Precursors of Ragtime 3
In the 1890s, the best-known performers of coon songs were generally White, and many important twentieth-century performers began their show business careers singing them. For example, May Irwin and Sophie Tucker established careers in vaudeville as "coon shouters," so-called because of their style of vocal delivery. In addition, May Irwin made several recordings of coon songs, and early recording artists such as Len Spencer and Silas Leachman, both White, made them something of a specialty.
Len Spencer - You've Been A Good Old Wagon But You Done Broke Down
Listen to a brief history of Hogan's ragtime song "Silas Leachman - Go Way Back and Sit Down."
Silas Leachman - Go Way Back And Sit Down
Eventually, the songs written and performed by Blacks became cleverer, downplaying or ironizing the violent or criminal attributions of the earlier pieces. This tendency is apparent, for example, in "The Phrenologist Coon" with the lyric "by just feeling in your pocket I can tell what's in your head." The extreme racism of the 1890s is less evident in later works. Listen to " If I'm Going to Die I'm Going to Have Some Fun" by George M. Cohan and "What You Going to Do When the Rent Comes Round?" by Harry Von Tilzer. Notice that while they are more toned down in their characterizations, they are still clearly about African Americans. Some coon songs are still popular today, such as " Hello, Ma Baby " and "Bill Bailey, Won't You Please Come Home?"
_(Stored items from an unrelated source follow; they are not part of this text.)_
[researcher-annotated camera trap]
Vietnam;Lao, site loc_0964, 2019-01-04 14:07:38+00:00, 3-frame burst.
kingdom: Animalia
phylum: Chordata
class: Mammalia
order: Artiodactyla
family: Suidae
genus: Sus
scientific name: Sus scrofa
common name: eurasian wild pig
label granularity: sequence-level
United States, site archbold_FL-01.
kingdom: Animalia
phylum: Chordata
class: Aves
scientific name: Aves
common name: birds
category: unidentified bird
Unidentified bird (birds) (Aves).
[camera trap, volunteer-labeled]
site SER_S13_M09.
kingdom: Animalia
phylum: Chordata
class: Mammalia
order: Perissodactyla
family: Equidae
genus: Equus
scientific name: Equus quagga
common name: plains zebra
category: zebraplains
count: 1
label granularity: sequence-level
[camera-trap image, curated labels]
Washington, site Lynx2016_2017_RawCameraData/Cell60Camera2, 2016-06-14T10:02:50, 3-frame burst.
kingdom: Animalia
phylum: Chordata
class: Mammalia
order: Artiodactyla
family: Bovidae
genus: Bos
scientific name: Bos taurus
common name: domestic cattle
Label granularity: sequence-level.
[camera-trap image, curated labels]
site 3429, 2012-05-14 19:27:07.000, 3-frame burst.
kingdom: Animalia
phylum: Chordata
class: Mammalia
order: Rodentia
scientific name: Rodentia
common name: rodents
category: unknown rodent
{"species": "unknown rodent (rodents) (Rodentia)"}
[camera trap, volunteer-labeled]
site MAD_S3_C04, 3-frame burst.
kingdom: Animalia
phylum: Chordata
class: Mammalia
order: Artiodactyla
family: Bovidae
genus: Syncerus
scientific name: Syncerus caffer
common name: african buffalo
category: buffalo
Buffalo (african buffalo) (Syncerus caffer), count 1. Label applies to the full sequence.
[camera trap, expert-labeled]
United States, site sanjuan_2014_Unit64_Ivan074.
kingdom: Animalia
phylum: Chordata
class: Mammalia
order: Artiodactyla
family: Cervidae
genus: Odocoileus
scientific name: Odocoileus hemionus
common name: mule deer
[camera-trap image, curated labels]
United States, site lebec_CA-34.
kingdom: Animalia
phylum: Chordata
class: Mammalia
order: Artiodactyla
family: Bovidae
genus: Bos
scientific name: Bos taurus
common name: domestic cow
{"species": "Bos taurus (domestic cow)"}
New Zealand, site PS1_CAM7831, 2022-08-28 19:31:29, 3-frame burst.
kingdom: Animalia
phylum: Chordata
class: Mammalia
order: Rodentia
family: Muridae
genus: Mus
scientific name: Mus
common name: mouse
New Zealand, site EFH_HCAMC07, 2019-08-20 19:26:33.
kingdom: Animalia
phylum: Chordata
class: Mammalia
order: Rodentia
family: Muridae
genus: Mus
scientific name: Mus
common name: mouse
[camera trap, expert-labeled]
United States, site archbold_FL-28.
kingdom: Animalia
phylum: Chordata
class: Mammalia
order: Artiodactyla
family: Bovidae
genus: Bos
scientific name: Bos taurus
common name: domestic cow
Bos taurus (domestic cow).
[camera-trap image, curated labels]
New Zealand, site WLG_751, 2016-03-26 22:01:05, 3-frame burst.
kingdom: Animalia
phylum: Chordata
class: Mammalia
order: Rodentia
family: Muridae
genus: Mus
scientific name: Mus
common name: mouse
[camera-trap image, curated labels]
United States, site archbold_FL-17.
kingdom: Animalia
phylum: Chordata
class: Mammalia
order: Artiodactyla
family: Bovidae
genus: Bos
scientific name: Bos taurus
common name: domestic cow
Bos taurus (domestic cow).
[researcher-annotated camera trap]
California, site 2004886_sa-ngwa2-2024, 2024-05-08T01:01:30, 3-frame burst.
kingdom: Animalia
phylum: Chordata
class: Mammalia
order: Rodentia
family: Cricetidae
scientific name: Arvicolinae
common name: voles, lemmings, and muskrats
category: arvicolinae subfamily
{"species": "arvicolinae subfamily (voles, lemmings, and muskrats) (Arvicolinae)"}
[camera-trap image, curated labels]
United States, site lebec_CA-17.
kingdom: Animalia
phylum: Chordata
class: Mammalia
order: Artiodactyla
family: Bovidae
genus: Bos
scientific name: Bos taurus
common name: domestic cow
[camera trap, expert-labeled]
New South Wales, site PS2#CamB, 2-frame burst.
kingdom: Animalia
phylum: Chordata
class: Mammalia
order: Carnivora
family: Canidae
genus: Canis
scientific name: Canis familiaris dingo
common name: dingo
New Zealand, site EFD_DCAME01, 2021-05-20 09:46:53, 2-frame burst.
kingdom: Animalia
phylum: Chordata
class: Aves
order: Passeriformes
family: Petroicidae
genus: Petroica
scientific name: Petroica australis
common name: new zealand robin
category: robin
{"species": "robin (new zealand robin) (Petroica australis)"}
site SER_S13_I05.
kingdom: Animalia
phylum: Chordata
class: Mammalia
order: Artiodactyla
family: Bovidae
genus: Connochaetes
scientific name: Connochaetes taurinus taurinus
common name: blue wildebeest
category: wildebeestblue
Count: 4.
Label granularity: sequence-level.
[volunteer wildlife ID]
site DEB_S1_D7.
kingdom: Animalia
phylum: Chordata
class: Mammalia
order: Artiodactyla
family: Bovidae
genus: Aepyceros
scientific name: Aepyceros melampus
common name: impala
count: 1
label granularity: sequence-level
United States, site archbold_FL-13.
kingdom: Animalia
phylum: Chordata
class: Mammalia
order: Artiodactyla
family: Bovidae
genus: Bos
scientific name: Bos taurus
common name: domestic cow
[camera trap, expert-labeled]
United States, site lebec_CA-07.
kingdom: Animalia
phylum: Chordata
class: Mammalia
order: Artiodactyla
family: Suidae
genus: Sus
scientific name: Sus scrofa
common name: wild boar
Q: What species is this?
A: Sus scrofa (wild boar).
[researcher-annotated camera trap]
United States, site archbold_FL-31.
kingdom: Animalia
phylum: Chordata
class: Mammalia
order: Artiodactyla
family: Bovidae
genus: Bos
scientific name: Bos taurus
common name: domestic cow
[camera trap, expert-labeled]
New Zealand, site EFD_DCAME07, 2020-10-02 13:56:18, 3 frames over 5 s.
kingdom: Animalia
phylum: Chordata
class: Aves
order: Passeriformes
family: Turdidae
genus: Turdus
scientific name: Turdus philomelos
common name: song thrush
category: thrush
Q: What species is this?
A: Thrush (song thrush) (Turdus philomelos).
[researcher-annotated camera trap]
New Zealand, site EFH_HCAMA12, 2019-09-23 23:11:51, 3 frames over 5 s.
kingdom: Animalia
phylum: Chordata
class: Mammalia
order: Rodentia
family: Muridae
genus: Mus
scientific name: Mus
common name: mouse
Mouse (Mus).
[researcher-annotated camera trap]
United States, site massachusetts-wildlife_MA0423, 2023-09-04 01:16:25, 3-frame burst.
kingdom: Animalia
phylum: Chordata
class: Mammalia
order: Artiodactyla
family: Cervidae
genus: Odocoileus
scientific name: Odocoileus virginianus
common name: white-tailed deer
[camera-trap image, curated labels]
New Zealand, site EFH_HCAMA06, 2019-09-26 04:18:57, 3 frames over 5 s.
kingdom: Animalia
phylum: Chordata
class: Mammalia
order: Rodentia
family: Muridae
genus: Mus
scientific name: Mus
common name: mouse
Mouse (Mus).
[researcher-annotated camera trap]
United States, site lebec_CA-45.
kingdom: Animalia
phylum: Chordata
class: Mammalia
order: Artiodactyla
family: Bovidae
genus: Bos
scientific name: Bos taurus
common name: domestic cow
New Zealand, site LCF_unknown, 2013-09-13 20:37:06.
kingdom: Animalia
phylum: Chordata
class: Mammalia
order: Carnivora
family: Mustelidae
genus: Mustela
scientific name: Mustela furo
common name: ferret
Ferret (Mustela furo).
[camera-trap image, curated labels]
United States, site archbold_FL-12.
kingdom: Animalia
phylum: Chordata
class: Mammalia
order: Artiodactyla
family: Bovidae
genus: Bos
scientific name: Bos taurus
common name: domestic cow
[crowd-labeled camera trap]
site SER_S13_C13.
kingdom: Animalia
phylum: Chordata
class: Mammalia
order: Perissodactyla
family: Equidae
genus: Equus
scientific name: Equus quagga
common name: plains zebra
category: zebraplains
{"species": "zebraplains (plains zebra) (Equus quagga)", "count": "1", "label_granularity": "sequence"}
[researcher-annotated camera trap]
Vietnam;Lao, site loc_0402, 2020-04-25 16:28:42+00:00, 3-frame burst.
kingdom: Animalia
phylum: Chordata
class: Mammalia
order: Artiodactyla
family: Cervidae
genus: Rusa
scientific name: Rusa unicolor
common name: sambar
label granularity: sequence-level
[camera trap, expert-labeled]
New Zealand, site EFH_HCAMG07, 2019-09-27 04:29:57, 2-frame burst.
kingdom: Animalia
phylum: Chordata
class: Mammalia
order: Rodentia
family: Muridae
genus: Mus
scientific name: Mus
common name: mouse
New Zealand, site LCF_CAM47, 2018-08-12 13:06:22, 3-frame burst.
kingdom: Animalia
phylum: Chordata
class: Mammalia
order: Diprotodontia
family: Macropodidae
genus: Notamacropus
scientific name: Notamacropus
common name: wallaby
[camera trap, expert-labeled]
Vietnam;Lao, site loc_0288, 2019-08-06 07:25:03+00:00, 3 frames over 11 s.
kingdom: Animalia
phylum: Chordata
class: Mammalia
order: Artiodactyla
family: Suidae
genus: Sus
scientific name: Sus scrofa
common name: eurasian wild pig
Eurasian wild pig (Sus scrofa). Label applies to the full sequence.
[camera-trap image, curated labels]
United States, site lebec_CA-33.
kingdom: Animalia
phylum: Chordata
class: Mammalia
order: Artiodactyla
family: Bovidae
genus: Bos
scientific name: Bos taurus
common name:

Emerging at a time when African Americans struggled not only against entrenched racism but against White exploitation, as they tried to establish themselves as professionals, the unfortunate and unfair construction of the stereotyped stage coon articulated White fears and resentment. Lemons, for example, has argued that the distorted, negative image of Blacks in "coon songs" and other media at this time "reflected the scientific racism that argued that non-Whites, especially Blacks, were less than human" (1977, 105). Likewise, Dormon has written that the coon song "was a manifestation of a peculiar form of the will to believe-to believe in the signified 'coon' as represented in the songs-as a necessary socio-psychological mechanism for justifying segregation and subordination" (1988, 466).